More than 60 percent of the 800,000-plus registered sex offenders in the United States are currently under some form of community supervision, which often includes faith-based treatment and guidance. The delicate balancing act of providing spiritual support to offenders while protecting your congregation — especially children and abuse survivors — makes the situation particularly tricky.
Answers come easier when your church is prepared with an approved, go-to policy on sex offenders before a situation arises. This policy should be developed with fellow church leaders and legal counsel, and should be applied consistently. Plan and implement your policy with these seven strategies:
#1: Get the facts. A false accusation is an easy way to attract a lawsuit, so first confirm that the individual is indeed a convicted sex offender on the National Sex Offender Public Website: nsopw.gov.
Also research local laws and ordinances regarding sex offenders during your fact-finding mission, because offenders might be banned from places where children gather or having any contact with minors.
#2: Consider your congregation’s needs. The safety, security and well-being of your church members should be an essential part of your decision-making process. Address the following when reviewing your options:
• Your ministry’s values and beliefs
• Your congregation’s reaction
• Risks to church members — and how to mitigate these risks
• Resources for working with sex offenders (Can you assemble a team dedicated to ministering and monitoring activity?)
#3: Be safe, not sorry. If you decide to grant registered offenders permission to attend your church, determine the extent to which they can participate. Allowing full, unsupervised access like other members have is a liability risk. Requiring chaperoned attendance and limiting participation to certain supervised activities at specific times — adult worship services, for example — is a more moderate approach.
#4: Set clear boundaries. In conjunction with legal counsel, create an agreement that all registered sex offenders must sign — and comply with — in order to participate in church activities. The agreement should contain straightforward guidelines such as the following:
- I understand that I may not attend any youth activities.
- I understand that I may not sit with a minor during worship activities.
- I understand that I may not engage in one-on-one conversation, or have any electronic communication with, a minor.
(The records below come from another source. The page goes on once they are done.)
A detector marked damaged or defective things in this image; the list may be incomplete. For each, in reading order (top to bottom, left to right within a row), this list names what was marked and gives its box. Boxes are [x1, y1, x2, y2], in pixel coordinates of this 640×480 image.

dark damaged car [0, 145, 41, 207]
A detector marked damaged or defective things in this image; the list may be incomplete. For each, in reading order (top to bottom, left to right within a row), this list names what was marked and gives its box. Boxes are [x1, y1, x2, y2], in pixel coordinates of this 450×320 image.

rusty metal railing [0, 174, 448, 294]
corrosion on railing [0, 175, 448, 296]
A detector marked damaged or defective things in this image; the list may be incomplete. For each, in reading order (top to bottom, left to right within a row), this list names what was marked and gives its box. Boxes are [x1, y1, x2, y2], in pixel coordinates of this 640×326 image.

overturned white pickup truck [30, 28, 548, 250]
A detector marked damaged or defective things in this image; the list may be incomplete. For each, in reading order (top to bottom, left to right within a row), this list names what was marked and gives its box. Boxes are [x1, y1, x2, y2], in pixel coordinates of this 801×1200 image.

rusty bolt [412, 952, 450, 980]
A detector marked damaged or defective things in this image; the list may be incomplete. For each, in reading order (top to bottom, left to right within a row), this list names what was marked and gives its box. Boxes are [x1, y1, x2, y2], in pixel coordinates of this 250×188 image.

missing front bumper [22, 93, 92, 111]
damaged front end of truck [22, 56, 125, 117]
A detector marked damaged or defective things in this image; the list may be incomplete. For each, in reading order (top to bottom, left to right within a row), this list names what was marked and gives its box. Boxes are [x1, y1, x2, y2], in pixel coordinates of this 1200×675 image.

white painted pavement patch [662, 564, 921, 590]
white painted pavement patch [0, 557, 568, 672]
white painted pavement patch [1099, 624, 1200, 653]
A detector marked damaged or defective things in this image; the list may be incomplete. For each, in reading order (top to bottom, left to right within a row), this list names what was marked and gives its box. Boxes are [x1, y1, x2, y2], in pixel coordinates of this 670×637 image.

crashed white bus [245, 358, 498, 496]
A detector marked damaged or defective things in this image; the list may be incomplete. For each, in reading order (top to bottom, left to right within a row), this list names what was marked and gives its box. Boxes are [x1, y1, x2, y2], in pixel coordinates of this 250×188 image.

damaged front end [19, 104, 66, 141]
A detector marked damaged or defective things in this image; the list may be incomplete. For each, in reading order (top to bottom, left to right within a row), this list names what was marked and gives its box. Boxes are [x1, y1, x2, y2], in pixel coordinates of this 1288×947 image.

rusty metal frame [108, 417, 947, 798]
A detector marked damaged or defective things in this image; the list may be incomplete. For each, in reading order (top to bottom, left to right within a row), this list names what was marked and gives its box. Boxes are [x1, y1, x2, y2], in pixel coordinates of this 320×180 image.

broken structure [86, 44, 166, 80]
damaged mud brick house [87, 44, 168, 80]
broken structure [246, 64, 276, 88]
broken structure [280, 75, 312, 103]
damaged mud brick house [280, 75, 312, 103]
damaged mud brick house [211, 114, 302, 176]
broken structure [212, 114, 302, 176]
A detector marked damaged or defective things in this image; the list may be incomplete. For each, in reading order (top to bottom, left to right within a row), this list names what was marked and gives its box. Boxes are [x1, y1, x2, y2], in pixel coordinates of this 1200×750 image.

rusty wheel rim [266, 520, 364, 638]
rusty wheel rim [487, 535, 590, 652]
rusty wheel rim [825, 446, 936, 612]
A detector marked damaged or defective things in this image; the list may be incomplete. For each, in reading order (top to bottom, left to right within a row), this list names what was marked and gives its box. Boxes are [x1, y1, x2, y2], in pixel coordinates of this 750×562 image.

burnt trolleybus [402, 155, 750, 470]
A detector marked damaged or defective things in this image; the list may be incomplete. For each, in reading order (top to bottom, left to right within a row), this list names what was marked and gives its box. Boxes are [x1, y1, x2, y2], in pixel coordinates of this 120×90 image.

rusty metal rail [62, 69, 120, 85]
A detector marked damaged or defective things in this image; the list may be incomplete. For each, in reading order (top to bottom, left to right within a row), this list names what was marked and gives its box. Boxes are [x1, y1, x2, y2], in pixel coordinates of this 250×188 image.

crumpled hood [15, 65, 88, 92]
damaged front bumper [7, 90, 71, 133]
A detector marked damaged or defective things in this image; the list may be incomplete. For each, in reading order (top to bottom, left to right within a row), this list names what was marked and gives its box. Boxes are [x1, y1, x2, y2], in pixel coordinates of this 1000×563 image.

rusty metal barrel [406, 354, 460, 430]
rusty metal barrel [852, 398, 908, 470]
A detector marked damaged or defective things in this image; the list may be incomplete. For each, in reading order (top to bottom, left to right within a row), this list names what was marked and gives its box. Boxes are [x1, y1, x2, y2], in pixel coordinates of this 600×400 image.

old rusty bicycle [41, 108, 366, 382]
- I understand that I may not venture into youth or children’s areas of the church building, or use restrooms in those areas.
- I agree that violating any of these agreements will result in my being prohibited from attendance at any church function, whether on or off church premises.
#5: Meet with the offender. If a registered offender is involved in your church (or would like to be), schedule an in-person meeting with the offender and at least two church leaders. Use the conversation to:•
- Inform the offender that you’re aware of his or her background•
- Explain your church’s policy on sex offenders
- Discuss the offender’s ministry needs
- Gain written approval for a background check and release of probation / parole information
- Review who you’ll disclose information to within your church, whether it’s the entire congregation or parents of children
- Have the offender sign the limited attendance agreement
#6: Contact the probation officer. With the offender’s authorization, contact his or her probation officer and gain an understanding of the terms and conditions of the offender’s release.
#7: Assemble your team. If your church will provide chaperoned attendance, assemble the team involved in that undertaking and review the policies and the schedule with them. Stress the significance of reporting any violations of the agreement to appropriate church leadership.
Developing your church’s sex offender policy provides an opportunity to review and implement other methods for protecting church members, such as forming a safety and security team and conducting comprehensive background checks on volunteers and paid staff. Activating these and other safety precautions will provide peace of mind for you and your congregation.
Eric Spacek, JD, ARM is the Director of Risk Management and Loss Control at GuideOne Insurance in West Des Moines, IA. Before joining GuideOne, he served as Minister of Operations for a large Methodist church in Raleigh, NC, and was a liability litigation trial attorney in Washington, D.C.